The Fermentation Lab by artist/curator duo KVM— Ju Hyun Lee & Ludovic Burel—reverses the hierarchical relationship between human and nonhuman. During the fermentation process, the nonhuman somehow dictates the human activities. One cannot force the process of transformation or even plan the consumption of the different fermentations. There will be spontaneous tastings organized throughout the exhibition as it is not us who decide the rhythm of organic processes like germination and fermentation of méju, but we depend on external environmental factors such as air temperature, humidity, and sunlight. One can only help and encourage the incubation by keeping an environment warm (30-35 degrees for the optimal fermentation), but in the end, the organic materials (barley, soybean, wheat) need to be carefully observed and tasted throughout the course of their co-evolution with bacteria. It was precisely such dedication and reconsideration of organic time that got composer John Cage so fascinated with mushrooms—the need to look in different ways to spot them, in order to pick them. Mushrooms invite us to consider new ways of seeing and living.

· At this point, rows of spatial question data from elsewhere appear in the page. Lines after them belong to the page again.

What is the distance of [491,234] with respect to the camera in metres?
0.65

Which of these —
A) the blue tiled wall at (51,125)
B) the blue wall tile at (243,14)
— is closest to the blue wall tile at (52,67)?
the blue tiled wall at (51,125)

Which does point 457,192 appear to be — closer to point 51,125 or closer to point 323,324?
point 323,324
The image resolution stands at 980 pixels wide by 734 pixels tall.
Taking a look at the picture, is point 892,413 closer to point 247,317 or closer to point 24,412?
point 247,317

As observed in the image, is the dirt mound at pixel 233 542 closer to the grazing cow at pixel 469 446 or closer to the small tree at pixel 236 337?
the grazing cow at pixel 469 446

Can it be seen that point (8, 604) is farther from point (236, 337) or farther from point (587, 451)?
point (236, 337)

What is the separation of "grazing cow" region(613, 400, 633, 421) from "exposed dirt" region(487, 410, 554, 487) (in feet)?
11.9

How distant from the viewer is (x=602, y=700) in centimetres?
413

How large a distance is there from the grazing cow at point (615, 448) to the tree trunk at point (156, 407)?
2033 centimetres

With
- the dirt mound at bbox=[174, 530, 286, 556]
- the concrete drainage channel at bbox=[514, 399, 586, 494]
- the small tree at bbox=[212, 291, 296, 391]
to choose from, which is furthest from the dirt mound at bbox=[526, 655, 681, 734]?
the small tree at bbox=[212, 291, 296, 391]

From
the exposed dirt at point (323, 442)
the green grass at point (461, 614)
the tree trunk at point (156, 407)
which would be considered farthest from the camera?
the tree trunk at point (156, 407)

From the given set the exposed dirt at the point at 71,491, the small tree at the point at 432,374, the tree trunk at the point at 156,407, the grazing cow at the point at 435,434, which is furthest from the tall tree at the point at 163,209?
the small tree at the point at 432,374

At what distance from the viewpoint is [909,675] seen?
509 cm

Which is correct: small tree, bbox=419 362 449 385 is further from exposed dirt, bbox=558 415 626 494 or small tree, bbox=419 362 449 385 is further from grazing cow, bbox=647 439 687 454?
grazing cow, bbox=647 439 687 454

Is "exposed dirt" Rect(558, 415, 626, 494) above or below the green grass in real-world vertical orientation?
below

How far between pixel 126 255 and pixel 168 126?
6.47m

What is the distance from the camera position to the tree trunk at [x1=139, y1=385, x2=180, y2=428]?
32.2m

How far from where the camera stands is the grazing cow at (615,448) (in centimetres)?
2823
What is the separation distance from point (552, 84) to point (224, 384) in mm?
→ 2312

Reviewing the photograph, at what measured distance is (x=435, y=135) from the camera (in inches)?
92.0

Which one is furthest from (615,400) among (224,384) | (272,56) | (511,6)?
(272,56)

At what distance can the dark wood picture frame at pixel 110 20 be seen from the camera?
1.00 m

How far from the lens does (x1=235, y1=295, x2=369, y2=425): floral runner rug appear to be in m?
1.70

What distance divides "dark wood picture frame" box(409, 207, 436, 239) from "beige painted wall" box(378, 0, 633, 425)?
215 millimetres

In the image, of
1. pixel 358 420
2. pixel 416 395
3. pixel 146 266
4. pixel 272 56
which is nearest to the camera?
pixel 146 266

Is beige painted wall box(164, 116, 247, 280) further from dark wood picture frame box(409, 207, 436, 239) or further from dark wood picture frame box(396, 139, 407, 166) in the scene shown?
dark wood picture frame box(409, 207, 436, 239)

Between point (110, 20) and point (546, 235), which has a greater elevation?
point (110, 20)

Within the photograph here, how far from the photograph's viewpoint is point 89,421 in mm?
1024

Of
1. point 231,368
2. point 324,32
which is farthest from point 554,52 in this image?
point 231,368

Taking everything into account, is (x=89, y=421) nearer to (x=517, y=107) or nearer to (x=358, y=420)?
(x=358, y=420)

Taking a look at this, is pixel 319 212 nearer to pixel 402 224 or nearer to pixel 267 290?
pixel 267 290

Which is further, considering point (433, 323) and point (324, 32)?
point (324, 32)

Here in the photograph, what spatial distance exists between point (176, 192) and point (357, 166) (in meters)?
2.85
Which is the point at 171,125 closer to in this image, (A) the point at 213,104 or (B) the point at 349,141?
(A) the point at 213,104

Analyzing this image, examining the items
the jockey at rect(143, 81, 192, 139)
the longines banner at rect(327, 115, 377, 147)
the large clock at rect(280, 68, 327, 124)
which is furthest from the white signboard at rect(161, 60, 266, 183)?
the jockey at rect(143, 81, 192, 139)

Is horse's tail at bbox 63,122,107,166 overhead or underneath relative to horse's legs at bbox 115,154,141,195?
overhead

It is telling that we use the word ‘culture’ to describe the community of bacteria that transform milk into yoghurt. Transformation of a community through culture has a strong parallel with ‘our’ world, with both culture and community being at the heart of humankind. Growth and transformation is taking place on multiple levels at the exhibition: Raewyn Martyn is using the gallery to produce a drying puddle of edible methylcellulose made using seawater. Methylcellulose is a plant-derived polymer that connects to land-based and organic material histories—geographically specific and tied to particular ecologies that have moved through industrialized use and extractive deforestation. Cellulose was one of the earliest forms of plastic, an invention tied to industrial and economic histories of agricultural and horticultural production, and capitalization of waste through innovation of by-products. In the current context of peak oil, plant-based polymers are of renewed interest and subject to intense development and renewed capitalization. Depending on humidity and weather conditions, the cellulose will change over time. The phytoplankton in the cellulose (components of the plankton community that live in seawater) is self-feeding (‘autotrophic’). Not only are most parts of the exhibition subsequently edible and biodegradable including the Recipe Posters by Eun Lee printed with natural dyes, but several elements are autotrophic. This exemplifies how the exhibition itself functions as an ecosystem; next to its edibility, it is continually growing and decaying. Structured like a mycelium with different threads and side-tracks, it features related events that accompany the exhibition, and artworks that are interconnected and made in collaboration and dialogue with one another.
The exhibition runs 17 June-11 August, 2017 at the Van Eyck Academie in The Netherlands.